*Required tasks:*
• a. Using the passage below on random variation and evolution, explain in one to three sentences why successful forms of variation tend to re-occur.
• b. Decide whether each statement agrees with the passage below on random variation and evolution, answering yes or no and quoting the deciding words: (i) The passage calls nature's use of random variation evolution. (ii) The passage says evolution is the primary drive of change in more advanced organisms. (iii) In the code, the error value starts at zero.

*Extracted text:*
┌────────
Random variation is a powerful tool for solving problems. When nature uses it we refer to it as evolution. The premise is that successful forms of variation tend to re-occur because the animals that benefit from them advantage interactions with their environment. However, the limitation in the power of evolution becomes evident when comparing it to other forms of improvement over time. For example, we now know that evolution is not the primary drive of change in more advanced organisms. To examine what I mean, consider an evolutionary solution the the previous problem:

class Evolve():
    def __init__(self):
        self.weight=1
        self.intercept=0
        self.wmin,self.wmax=0.,10**3
        self.imin,self.imax=0.,10**3
        self.r=lambda mini,maxi: random.randrange(mini,maxi)
        self.functor= lambda x: (self.weight*x)+self.intercept
        self.error=float('inf')
└────────
*Provided data:*
┌────────
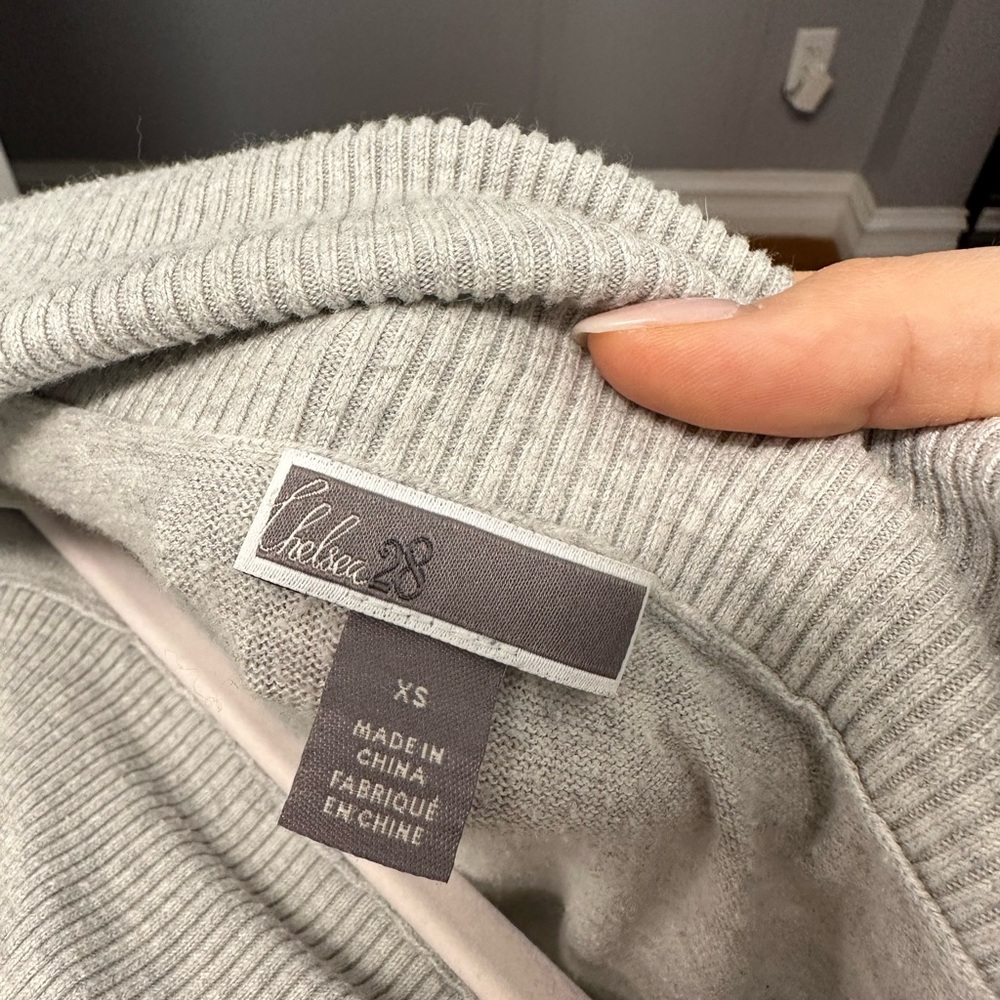 sweater - Picture 2 of 4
└────────
*Responses per task:*
• a. Successful forms of variation tend to re-occur because the animals that benefit from them gain an advantage in their interactions with their environment.

• b.
(i) Yes: "When nature uses it we refer to it as evolution."
(ii) No: "we now know that evolution is not the primary drive of change in more advanced organisms."
(iii) No: "self.error=float('inf')"